'It was all kaka': NZQA launches investigation into construction course

A Newshub investigation into a construction cadetship course targeting young, under-privileged teenagers has resulted in an inquiry by the New Zealand Qualifications Authority (NZQA).

The company involved - Poutama Training Institute - offered training in basic construction with the promise cadets would get jobs.

But students say they were misled that the course was NZQA approved and that they were pressured to sign loan agreements they didn't understand.

It was described as a "live-in" construction course - several weeks staying at a Waikato marae and doing hands-on training with talk of real jobs at the end. There was even a formal graduation ceremony.

But students and parents say the certificates dished out were meaningless.

"I just feel like I've wasted my time, when I could have been putting my effort into schooling and getting credits there," says former course cadet Harmony Rae.

Harmony Rae's mother, Kim Troughear, took her daughter out of Huntly College specifically to join the cadetship.

There were around 20 teenagers on the course. Booklets clearly state the cadetship was "NZQA Level 2". Other documentation lists dozens of NZQA units that would be covered.

But the company with the slogan "real people, training, and jobs" didn't actually have any real NZQA accreditation at all.

Ms Troughear calls it "definitely misleading".

"Harmony went on that on the basis that it was NZQA," she says.

Newshub sent course material to NZQA which then started investigating, saying it has a "responsibility to ensure qualifications are credible and robust.
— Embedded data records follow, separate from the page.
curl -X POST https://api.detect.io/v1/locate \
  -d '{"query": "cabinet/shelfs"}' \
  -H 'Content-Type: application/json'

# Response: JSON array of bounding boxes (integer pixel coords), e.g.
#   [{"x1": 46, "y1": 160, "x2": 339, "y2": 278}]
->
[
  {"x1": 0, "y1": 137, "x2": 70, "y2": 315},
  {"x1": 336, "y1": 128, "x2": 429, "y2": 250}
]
This includes investigating any misrepresentations from unregistered providers."

Under the Education Act, it's an offence to falsely claim a programme is approved.

"I knew at the end of the day everything was fake - I knew it was all kaka," former course cadet Teretere Taniwha says.

The students and their parents say they were under the impression the course was free.

But the students, most aged 16 or 17, say a few days into it they were asked to sign contracts from Poutama Training Institute for loans totalling more than $8000 plus interest.

"They just told us to sign it, and if we didn't sign it then we had to leave the course," Mr Taniwha says.

"I was devastated because she was 16 years of age - and for them to bully or coerce her to sign papers... she wasn't allowed to ring me," mother Reiha Kirkwood says.

The Commerce Commission told Newshub "in general 16 and 17-year-olds can't have loans enforced against them" and any loan contract must be "properly disclosed and explained".

"It was all about the money. I don't believe from day dot that it was ever about our kids," Ms Troughear says.

"Nobody said that it's going to cost fees, that she has to take out a loan," Ms Kirkwood says.

"If I had known that she would not have gone on it because I don't want that sort of debt on a 16-year-old's shoulders."

Then there're former course cadets Tautoko Turner and his brother Toara.

They also assumed their qualifications were valid and NZQA approved.

"They've conned us," Tautoko says. "I feel ripped off, disappointed in them too. I wouldn't want that to happen to anybody else."

"I thought that, you know, we were going to make money and that, go out and get a proper job - and that's what they were saying to us too," Toara Turner says.

The company was set up by brothers Kevin and Peter O'Connor.

They're the directors of National Personnel Limited (NPL), the same company being investigated by Immigration New Zealand over their treatment of Chinese carpenters who were evicted from their accommodation two weeks ago.

Dozens have complained NPL left them without work or pay, although the company claims the men have been paid all their wages.

Company director Kevin O'Connor confirmed Poutama Training Institute was never a registered private training establishment with NZQA and is no longer in business.

Asked whether students were pressured to sign loan documents, Mr O'Connor told Newshub the company's CEO, Lennie Johns, had passed away "and we cannot verify with him what he told parents or trainees"

Mr O'connor also says "some trainees" were provided with handbooks which outlined the agreements that would need to be signed before the course started. 

All graduates of the programme were offered full time employment, Mr O'Connor said.